Life Skills

Children want to perform the day-to-day activities they see adults perform. A central motif in Montessori thinking is: “Help me do it myself!”

The classroom’s Life Skills learning area is designed to help children develop the skills necessary for life. It is the setting for activities in:

  • Early Activities & Ground Rules
  • Manual Dexterity
  • Care for Self
  • Care of the Environment
  • Social Skills/Grace & Courtesy

Maria Montessori believed that children have a will to self-sufficiency; they want to perform those day-to-day activities that they see adults perform — to wash their own hands, pour water, cut with scissors, unscrew bottles, lay the table, polish and lace their shoes.

For very young children however such tasks can be difficult, Montessori observed. She therefore devised and introduced into the Casa dei Bambini an interwoven set of activities to help children master these specific tasks and begin to care for themselves and their environment.

The objects used in these activities are specially manufactured household tools —  mops, brooms, dustpans, brushes — made lighter, child-sized and of natural materials such as wood. This equipment, Montessori wrote, “satisfied the need [children] have of moving about intelligently.”

Early Activities & Ground Rules

To engage in these and other activities requires a secure and peaceful environment, which is fostered in the Casa Dei Bambini by Ground Rules. As children follow these rules they gain care and respect for themselves, for others and for the environment. In such a harmonious milieu children possess the freedom to choose their activities, to concentrate and to create.

With freedom comes responsibility; children may work with any material as long as they do so respectfully; they may carry out any activity provided they have been given a presentation about it by an adult guide; and upon finishing their work they are responsible for pushing their chairs back under the table, or, if they’ve been working on the floor, for rolling up their own mats and putting them away tidily. They mop up their own spills.

Manual Dexterity

With ground rules set, children focus on developing their fine motor skills and hand-eye coordination. Montessori wrote:

The child’s intelligence can develop to a certain level without the help of his hand. But if it develops with his hand, then the level it reaches is higher, and the child’s character is stronger … The facts are that a child’s character remains rudimentary unless he finds opportunities for applying his powers of movement to his surroundings.

In various activities then, children transfer with spoons, pour from bottles, open and close lids. To learn the important tripod grip — necessary for future writing — they grip with tongs and tweezers, draw into and squeeze out of pipettes, lock and unlock padlocks, and screw and unscrew nuts and bolts. They also learn to fasten and unfasten buttons, buckles and togs by using child-sized dressing frames.

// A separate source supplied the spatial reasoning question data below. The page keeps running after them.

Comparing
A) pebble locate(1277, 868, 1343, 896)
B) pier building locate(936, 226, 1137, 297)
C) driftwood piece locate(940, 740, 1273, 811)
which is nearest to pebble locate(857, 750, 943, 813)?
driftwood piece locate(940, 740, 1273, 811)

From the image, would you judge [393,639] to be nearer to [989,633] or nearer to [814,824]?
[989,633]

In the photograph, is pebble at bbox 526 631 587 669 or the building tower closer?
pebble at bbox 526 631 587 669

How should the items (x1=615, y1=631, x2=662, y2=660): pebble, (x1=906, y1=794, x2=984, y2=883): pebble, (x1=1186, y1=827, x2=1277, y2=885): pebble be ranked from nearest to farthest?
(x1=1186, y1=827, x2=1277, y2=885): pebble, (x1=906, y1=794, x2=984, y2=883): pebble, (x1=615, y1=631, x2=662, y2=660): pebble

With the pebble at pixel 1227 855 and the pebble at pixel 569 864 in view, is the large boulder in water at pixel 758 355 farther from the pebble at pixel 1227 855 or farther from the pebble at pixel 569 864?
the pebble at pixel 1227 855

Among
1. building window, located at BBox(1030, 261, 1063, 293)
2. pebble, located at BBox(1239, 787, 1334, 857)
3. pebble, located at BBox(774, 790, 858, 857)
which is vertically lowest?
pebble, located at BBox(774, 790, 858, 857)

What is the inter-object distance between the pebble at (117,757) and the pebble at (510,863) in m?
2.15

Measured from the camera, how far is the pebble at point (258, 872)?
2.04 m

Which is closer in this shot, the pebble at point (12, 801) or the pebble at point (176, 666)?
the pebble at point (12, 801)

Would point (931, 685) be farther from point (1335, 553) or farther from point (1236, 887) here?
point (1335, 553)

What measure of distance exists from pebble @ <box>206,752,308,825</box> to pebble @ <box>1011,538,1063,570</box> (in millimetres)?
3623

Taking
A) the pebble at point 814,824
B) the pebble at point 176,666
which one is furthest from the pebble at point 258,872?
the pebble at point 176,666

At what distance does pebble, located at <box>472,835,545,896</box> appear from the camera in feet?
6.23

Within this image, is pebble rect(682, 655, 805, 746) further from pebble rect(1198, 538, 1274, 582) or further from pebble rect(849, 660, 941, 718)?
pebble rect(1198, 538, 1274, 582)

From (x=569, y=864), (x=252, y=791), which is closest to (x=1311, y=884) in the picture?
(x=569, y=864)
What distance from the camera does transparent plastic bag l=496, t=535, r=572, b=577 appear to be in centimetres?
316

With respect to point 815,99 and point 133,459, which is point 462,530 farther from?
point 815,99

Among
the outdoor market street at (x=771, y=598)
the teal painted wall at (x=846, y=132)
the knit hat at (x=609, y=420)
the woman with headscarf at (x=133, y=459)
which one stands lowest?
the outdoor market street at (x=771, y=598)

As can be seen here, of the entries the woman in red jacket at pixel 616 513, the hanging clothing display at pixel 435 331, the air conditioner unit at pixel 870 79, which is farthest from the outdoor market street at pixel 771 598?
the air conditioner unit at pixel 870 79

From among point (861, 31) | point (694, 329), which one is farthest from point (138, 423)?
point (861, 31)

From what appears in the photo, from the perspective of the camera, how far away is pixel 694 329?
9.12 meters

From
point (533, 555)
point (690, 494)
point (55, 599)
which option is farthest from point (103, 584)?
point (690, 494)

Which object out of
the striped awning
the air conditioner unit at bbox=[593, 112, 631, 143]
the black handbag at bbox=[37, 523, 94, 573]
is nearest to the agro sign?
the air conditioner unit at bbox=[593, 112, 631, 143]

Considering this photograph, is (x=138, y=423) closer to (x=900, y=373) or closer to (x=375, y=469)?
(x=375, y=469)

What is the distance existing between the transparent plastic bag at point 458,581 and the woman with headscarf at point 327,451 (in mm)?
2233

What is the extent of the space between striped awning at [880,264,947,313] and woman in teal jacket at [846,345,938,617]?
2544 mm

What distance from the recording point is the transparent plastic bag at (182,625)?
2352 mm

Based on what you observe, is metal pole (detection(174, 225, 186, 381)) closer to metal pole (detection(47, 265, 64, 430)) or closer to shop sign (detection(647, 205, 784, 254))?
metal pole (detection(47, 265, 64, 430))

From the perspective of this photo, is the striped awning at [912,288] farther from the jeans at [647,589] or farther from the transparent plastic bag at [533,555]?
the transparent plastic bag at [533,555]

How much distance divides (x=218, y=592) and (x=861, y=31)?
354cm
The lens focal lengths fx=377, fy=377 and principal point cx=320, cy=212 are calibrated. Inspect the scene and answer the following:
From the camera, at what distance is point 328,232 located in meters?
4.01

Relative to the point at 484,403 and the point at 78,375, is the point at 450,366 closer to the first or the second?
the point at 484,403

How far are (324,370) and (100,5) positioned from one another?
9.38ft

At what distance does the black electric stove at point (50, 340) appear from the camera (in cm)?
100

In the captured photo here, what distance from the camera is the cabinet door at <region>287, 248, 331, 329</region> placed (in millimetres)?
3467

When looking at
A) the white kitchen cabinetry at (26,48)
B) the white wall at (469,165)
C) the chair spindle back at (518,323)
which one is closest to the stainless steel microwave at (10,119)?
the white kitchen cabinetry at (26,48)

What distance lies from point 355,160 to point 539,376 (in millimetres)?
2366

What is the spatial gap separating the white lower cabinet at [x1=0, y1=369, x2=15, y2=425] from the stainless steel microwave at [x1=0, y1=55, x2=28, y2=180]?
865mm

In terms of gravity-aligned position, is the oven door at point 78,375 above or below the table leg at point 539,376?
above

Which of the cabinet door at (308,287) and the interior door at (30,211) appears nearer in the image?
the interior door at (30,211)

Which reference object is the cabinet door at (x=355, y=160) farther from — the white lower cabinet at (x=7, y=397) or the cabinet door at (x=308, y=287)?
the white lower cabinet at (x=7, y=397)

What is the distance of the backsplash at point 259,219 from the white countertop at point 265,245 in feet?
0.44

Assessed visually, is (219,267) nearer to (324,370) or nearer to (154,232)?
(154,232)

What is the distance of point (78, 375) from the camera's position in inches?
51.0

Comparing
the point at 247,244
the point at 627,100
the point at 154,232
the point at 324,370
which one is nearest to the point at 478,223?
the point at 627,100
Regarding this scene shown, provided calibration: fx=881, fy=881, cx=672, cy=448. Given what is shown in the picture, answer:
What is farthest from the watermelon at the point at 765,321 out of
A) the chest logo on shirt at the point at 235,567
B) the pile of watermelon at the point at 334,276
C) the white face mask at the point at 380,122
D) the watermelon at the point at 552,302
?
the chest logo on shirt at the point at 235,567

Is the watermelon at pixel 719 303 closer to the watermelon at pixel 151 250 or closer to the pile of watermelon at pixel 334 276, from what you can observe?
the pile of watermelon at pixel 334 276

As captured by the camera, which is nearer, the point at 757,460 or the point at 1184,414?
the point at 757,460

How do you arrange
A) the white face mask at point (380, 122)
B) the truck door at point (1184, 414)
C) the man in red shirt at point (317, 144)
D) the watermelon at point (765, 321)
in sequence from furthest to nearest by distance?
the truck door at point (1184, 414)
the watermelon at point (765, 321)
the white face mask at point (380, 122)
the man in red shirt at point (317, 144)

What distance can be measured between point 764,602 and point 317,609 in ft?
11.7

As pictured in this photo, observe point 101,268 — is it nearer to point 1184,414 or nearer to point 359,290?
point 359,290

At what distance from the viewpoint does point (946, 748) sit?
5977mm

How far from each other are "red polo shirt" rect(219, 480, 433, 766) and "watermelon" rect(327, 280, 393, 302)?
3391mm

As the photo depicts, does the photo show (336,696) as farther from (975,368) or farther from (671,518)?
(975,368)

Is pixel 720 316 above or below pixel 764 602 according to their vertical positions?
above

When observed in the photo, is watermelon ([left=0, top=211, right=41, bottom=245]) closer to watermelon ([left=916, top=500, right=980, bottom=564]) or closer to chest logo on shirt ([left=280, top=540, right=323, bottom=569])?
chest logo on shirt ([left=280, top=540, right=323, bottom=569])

In performing Life Skills activities, children are at work. Montessori biographer E. M. Standing wrote: “It is by a habit of work that children learn how to move their hands and arms and to strengthen their muscles.”

Care for Self

“The child’s first instinct is to carry out his actions by himself, without anyone helping him,” wrote Dr Montessori; indeed, adults often hear children exclaim: “I want to do it!” Children want to wash their hands, clean their teeth, brush their hair, blow their nose, dress and undress, cook, and so on.

When children undertake these activities they learn to take care of themselves, just as adults do. A central motif in Montessori thinking is: “Help me do it myself!”

Care of the Environment

In activities focusing on care of the environment, children interact respectfully and lovingly with their surroundings and with nature so that they may acquire personal responsibility towards where they live — their homes, school and wider community.

Such activities include clearing up — brushing tables, washing dishes, sweeping & mopping floors, raking leaves — and weeding the garden and arranging flowers.

Children may also cultivate flowers and vegetables in a carefully-planned area of land outdoors. They dig, weed, plant and harvest using right-sized tools.

Social Skills / Grace & Courtesy

In a Montessori environment the role of the adult is modeling moving around a space  peacefully— even if crowded — and handling materials gently. Children walk slowly and carefully when carrying materials so as to avoid dropping a tray or a chair or colliding with others. They learn patience by waiting for other children to finish using equipment.

Seeing that children enjoy being shown very precisely how to behave socially, Dr Montessori introduced activities involving grace and courtesy. Gentle words are spoken such as “please” and “thank you”, a conversation is interrupted courteously, a chair offered, compliment paid, a person greeted.

These activities help foster children’s self-discipline and not so much competition as cooperation.